Eigenständigkeit
8: Lernen


„Den Kapitalfluss meines Unternehmens verwalten: Lernen“, Ein Unternehmen gründen und ausbauen – Eigenständigkeit, 2017

„Den Kapitalfluss meines Unternehmens verwalten: Lernen“

Lernen

Maximale Dauer: 60 Minuten

1. Der Unterschied zwischen Gewinn und Kapitalfluss

Zum Lesen:

Sie haben gelernt: In einem guten Unternehmen wird Tag für Tag Buch geführt. Jeder Zahlungseingang und jeder Zahlungsausgang muss erfasst werden. Sie haben auch gelernt, wie die Gewinn- und Verlustrechnung aufgestellt wird, die aufzeigt, ob Ihr Unternehmen über einen bestimmten Zeitraum hinweg Gewinne oder Verluste gemacht hat. Gewinn oder Profit ist das Geld, das übrig bleibt, wenn man die Ausgaben des Unternehmens von den Einnahmen abzieht.

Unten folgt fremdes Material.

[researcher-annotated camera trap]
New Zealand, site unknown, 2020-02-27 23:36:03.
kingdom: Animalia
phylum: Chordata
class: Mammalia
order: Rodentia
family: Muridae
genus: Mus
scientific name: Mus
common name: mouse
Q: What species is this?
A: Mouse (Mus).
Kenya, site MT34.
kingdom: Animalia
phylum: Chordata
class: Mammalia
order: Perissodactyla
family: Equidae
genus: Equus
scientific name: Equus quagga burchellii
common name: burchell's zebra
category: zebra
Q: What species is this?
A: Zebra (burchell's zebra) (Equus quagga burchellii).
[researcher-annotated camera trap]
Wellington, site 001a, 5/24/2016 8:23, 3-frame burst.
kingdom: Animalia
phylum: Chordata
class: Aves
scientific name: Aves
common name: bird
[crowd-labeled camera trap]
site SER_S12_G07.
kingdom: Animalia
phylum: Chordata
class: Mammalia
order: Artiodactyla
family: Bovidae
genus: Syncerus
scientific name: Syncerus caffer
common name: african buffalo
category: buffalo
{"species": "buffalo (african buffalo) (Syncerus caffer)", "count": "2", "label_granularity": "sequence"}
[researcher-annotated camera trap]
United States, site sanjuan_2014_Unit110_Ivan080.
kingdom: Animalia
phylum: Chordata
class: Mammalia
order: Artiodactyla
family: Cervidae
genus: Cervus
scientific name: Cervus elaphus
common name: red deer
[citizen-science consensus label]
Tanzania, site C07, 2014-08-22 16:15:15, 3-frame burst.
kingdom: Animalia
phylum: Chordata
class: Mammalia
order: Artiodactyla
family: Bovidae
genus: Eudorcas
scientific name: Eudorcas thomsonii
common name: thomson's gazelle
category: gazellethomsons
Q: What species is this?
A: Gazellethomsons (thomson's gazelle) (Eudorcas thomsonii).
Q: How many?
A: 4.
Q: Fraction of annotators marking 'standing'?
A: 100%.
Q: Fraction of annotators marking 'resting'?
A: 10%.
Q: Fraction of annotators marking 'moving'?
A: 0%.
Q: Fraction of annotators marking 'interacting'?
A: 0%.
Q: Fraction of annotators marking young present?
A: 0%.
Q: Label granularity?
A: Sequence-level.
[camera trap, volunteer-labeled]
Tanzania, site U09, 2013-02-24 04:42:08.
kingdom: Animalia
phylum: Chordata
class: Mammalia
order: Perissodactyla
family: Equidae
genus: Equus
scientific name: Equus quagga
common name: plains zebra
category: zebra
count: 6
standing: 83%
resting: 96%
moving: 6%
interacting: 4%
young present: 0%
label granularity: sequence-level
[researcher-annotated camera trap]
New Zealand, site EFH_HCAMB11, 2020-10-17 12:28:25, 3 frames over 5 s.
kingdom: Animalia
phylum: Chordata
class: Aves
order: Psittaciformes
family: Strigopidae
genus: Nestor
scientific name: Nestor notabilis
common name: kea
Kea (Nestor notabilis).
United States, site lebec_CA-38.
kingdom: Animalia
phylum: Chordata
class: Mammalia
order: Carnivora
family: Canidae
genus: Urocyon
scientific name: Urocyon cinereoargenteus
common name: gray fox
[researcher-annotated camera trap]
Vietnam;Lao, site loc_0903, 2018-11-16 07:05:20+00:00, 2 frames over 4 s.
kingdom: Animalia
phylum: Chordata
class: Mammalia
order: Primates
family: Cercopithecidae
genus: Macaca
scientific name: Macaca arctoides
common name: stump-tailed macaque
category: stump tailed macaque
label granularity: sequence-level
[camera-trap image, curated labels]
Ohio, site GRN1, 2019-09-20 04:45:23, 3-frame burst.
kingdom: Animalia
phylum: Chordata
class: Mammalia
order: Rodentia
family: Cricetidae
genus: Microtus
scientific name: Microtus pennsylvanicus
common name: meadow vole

Gewinn ist zwar eine wesentliche Messgröße, aber er ist nicht die einzige, die ein Unternehmer beachten muss. Kapitalfluss (Cashflow) ist eine Größe, die zahlungswirksame Geldflüsse eines Unternehmens zum Zeitpunkt des Zufließens oder des Abfließens liquider Mittel aufzeigt. Der Kapitalfluss ist das Lebensblut Ihres Unternehmens. Wenn Ihr Unternehmen über Geldreserven verfügt, können Sie Chancen zur Unternehmenserweiterung ergreifen, Investitionen tätigen und Geld für Unvorhergesehenes oder Notfälle sparen.

Aus Ihrer Gewinn- und Verlustrechnung geht vielleicht hervor, dass Ihr Unternehmen gewinnbringend ist, aber es geht dennoch bankrott, falls nicht genügend liquide Mittel vorhanden sind, um finanziellen Verpflichtungen nachzukommen. Engpässe beim Kapitalfluss sind ein Hauptgrund für Unternehmenspleiten.

2. Definition von Kapitalfluss (Cashflow)

Zum Lesen:

Beim Kapitalfluss unterscheiden wir zwei Arten:

Positiver Kapitalfluss bedeutet, dass innerhalb eines bestimmten Zeitraumes die Einkünfte des Unternehmens größer sind als die Ausgaben im selben Zeitraum. Das ist es, was wir anstreben: einen positiven Geldflusszyklus.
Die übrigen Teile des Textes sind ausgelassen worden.